|Bon Cop, Bad Cop|
William of Normandy (that bastard French-Viking) conquered the Island.
So it should come as no surprise that French was the language spoken for quite a long time in the British Courts; even as William attempted to keep English for the English.
As decades and indeed centuries passed, the English Courts combined French and English with a lot of Lingua Latina thrown in; since that was the universal language of the era. http://homes.chass.utoronto.ca/~cpercy/courses/6361Heys.htm
Hence our English is less ‘gutteral’ than Beowulf and it has a great facility to incorporate phrases taken from other languages. The new English spread across the globe like a virus replacing Latin as the Universal Language.
Now we have many multi-linguists in the blog sites I visit; but we commoners forget that things were not always as they are now.
I have ‘basic’ computer capabilities, but my goodness, you can find a program to ‘translate’ with a couple keystrokes.
A cable provider usually includes a language function so that you may view your program with a language best suited to your tastes or education.
PBS has delayed any Masterpiece Theatre—for a while I guess as they replay that wonderful Civil War series from the 90’s. I just saw this series a short time ago so I turned to something else, checking in during commercials.
I viewed a wonderful Canadian Flick entitled: Bon Cop, Bad Cop. (2006) It is a Canadian production which explains why it cost 8 million to make instead of 80 million.

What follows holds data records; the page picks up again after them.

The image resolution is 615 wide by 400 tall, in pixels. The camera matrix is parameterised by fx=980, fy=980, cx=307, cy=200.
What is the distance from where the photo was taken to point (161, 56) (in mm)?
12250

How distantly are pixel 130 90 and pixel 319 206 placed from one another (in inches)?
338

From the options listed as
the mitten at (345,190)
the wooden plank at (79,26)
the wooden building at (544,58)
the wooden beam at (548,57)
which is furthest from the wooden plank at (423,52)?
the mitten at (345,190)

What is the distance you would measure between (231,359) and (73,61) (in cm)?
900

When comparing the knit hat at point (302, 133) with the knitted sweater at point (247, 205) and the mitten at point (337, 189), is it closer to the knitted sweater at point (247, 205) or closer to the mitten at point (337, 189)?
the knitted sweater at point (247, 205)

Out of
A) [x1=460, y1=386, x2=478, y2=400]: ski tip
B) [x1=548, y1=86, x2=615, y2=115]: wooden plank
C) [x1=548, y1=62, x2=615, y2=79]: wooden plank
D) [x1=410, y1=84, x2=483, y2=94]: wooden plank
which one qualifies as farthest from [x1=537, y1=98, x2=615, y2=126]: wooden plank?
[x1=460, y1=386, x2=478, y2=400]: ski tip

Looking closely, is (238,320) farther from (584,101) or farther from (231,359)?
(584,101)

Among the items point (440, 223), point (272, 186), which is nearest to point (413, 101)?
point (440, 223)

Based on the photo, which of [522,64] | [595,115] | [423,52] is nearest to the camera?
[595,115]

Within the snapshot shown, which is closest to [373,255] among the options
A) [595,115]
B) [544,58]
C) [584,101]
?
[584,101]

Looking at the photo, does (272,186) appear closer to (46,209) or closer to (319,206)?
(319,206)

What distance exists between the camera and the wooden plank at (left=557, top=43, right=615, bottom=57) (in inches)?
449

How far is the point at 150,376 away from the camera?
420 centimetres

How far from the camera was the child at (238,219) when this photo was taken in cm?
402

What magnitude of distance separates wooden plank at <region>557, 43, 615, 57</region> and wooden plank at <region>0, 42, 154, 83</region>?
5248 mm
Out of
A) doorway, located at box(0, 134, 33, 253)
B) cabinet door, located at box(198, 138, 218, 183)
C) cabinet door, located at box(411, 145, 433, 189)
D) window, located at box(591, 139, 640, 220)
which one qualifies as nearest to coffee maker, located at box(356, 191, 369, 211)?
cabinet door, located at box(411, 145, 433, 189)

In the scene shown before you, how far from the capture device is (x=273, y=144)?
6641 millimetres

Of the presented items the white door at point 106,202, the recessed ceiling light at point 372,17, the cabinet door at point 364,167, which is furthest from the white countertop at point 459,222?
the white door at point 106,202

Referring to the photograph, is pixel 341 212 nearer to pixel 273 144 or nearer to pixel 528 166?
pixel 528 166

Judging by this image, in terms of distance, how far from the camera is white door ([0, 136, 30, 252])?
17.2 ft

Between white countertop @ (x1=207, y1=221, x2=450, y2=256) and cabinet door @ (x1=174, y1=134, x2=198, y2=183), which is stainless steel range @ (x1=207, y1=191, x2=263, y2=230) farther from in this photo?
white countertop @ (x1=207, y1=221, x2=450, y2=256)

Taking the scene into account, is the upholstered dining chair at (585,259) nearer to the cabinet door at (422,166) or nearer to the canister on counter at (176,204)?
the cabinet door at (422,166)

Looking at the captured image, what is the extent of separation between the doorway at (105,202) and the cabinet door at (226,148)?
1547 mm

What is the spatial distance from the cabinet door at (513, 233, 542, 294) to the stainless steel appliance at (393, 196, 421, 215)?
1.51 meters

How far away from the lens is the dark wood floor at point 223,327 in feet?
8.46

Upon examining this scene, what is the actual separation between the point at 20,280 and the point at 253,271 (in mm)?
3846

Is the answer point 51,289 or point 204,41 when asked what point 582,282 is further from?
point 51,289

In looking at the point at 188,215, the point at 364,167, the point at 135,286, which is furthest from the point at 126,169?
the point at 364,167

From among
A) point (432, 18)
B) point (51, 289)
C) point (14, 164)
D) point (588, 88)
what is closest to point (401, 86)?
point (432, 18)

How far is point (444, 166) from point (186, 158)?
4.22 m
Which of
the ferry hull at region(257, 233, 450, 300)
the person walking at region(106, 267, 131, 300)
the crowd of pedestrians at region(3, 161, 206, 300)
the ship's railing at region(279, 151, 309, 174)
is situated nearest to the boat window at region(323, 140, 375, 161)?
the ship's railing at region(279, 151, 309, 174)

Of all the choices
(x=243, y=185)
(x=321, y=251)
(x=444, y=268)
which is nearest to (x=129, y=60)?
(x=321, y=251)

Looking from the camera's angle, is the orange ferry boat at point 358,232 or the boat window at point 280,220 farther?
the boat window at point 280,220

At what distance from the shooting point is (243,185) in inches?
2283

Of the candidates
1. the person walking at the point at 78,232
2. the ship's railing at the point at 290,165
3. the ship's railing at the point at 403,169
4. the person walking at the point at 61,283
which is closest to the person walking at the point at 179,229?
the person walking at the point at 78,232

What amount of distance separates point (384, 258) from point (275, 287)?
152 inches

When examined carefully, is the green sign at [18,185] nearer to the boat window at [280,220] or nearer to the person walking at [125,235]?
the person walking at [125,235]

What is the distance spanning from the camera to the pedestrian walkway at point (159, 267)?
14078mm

Now CBC has the same number of commercial breaks theoretically, but the breaks are shorter—I swear even though the Canuck’s best news program is entitled 22 Minutes.
Anyway this film is wonderful.
First, Bon Cop, Bad Cop threads English and French so well, that I can only think that the folks in Quebec would bitch that there is too much English, and the folks in Ontario would bitch that there is too much French.
Second, the plot has two cops, one from Ontario and one from Quebec, stuck with working as a team because a body is found wrapped around a sign separating Montreal from Quebec.
The two naturally hold each other in contempt but as the film progresses; both heroes meet each other’s families and learn to work together for a common cause which is the theme of the picture.
The one thing they hold in common is detestation for Americans who wish to steal their hockey players. Hahaahah. But they both hold this interest with the villain; who is killing individuals responsible for selling Canada’s greatest players and one of their NHL teams to American corporations.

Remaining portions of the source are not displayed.